— What the task requires —
Reproduce verbatim the passage of the MF Global article that opens with the words containing "MF Global declared" and closes with "company's 2011 collapse.".

— Exercise passage —
· · · · ·

MF Global Holdings Ltd.
- Type: Public
- Traded as: OTC Pink: MFGLQ
- Industry: Financial services
- Founded: 2007; 19 years ago
- Founder: Man Group
- Defunct: 2011
- Fate: Filed for Chapter 11 bankruptcy. The brokerage unit is undergoing SIPC liquidation.
- Headquarters: New York City, United States
- Key people: Jon Corzine (CEO) (Mar 2010-November 2011)
- Services: Financial broker, Online trading, Futures, Options, CFDs, Spread Betting
- Operating income: 100,000,000
- Total assets: ▲$42.460 billion (2010)
- Total equity: ▲$1.490 billion (2010)
- Number of employees: 3,271
- Website: www.mfglobal.com

= MF Global =

Defunct Financial Company (2007-2011)

MF Global Holdings Ltd., formerly known as Man Financial, was a major global financial derivatives broker, or commodities brokerage firm that went bankrupt in 2011. MF Global provided exchange-traded derivatives, such as futures and options as well as over-the-counter products such as contracts for difference (CFDs), foreign exchange and spread betting. MF Global Inc., its broker-dealer subsidiary, was a primary dealer in United States Treasury securities. A series of perceived liquidity problems and large fines and penalties dogged MF Global starting in 2008, and led to its bankruptcy in 2011.

In 2011, MF Global faced major pressures to its liquidity over several months. Some analysts and financial commentators indicate that MF Global probably experienced a number of trading days in 2011 during which the firm's bets on sovereign debt would have required the use of customer funds to meet capital requirements, thereby maintaining operating funds and possibly overall solvency. A large part of these pressures on MF Global were a result of the firm's involvement in a significant number of repurchase agreements. Many of these repo agreements were conducted off their balance sheet. Also, MF Global made a $6.3 billion investment on its own behalf in bonds of some of Europe's most indebted nations. Failure of those, and other repo positions, contributed to the massive liquidity crisis at the firm. MF Global experienced a meltdown of its financial condition, caused by improper transfers of over $891 million from customer accounts to a MF broker-dealer account to cover losses created by trading losses.

On October 31, 2011, MF Global executives admitted that transfer of $700 million from customer accounts to the broker-dealer and a loan of $175 million in customer funds to MF Global's U.K. subsidiary to cover (or mask) liquidity shortfalls at the company occurred on October 28, 2011. MF could not repay these monies with its own funds. Improper co-mingling, or mixing, of company and client funds took place for days before the illicit transfer and loans, and perhaps for many other days earlier in the year. According to the New York Times, "MF Global dipped again and again into customer funds to meet the demands", perhaps beginning as early as August 2011.

MF Global declared bankruptcy on October 31, 2011, and the company was liquidated beginning in November 2011. The trustee liquidating the company said that the losses incurred by customers of MF Global stood at $1.6 billion at April 2012. In January 2013, a judge approved a settlement that would return 93 percent of customers' investments, with the prospect of additional payouts from the company's general estate. In December 2014, MF Global Holdings settled a U.S. government lawsuit, agreeing to pay $1.2 billion in restitution and a $100 million fine for customer losses tied to the company's 2011 collapse.

· · · · ·

— Data section —
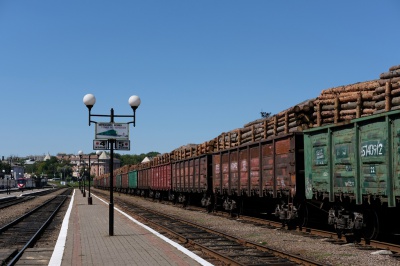 Міністр публічно доручив начальнику "Львівської залізниці" перевірити, чий кругляк везуть через Чернівці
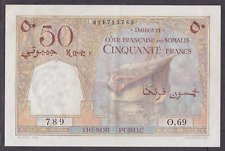 [XF-AU] 1952 French Somaliland 50 Francs P-25 O69-789 [012-2]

· · · · ·

— Completed task —
MF Global declared bankruptcy on October 31, 2011, and the company was liquidated beginning in November 2011. The trustee liquidating the company said that the losses incurred by customers of MF Global stood at $1.6 billion at April 2012. In January 2013, a judge approved a settlement that would return 93 percent of customers' investments, with the prospect of additional payouts from the company's general estate. In December 2014, MF Global Holdings settled a U.S. government lawsuit, agreeing to pay $1.2 billion in restitution and a $100 million fine for customer losses tied to the company's 2011 collapse.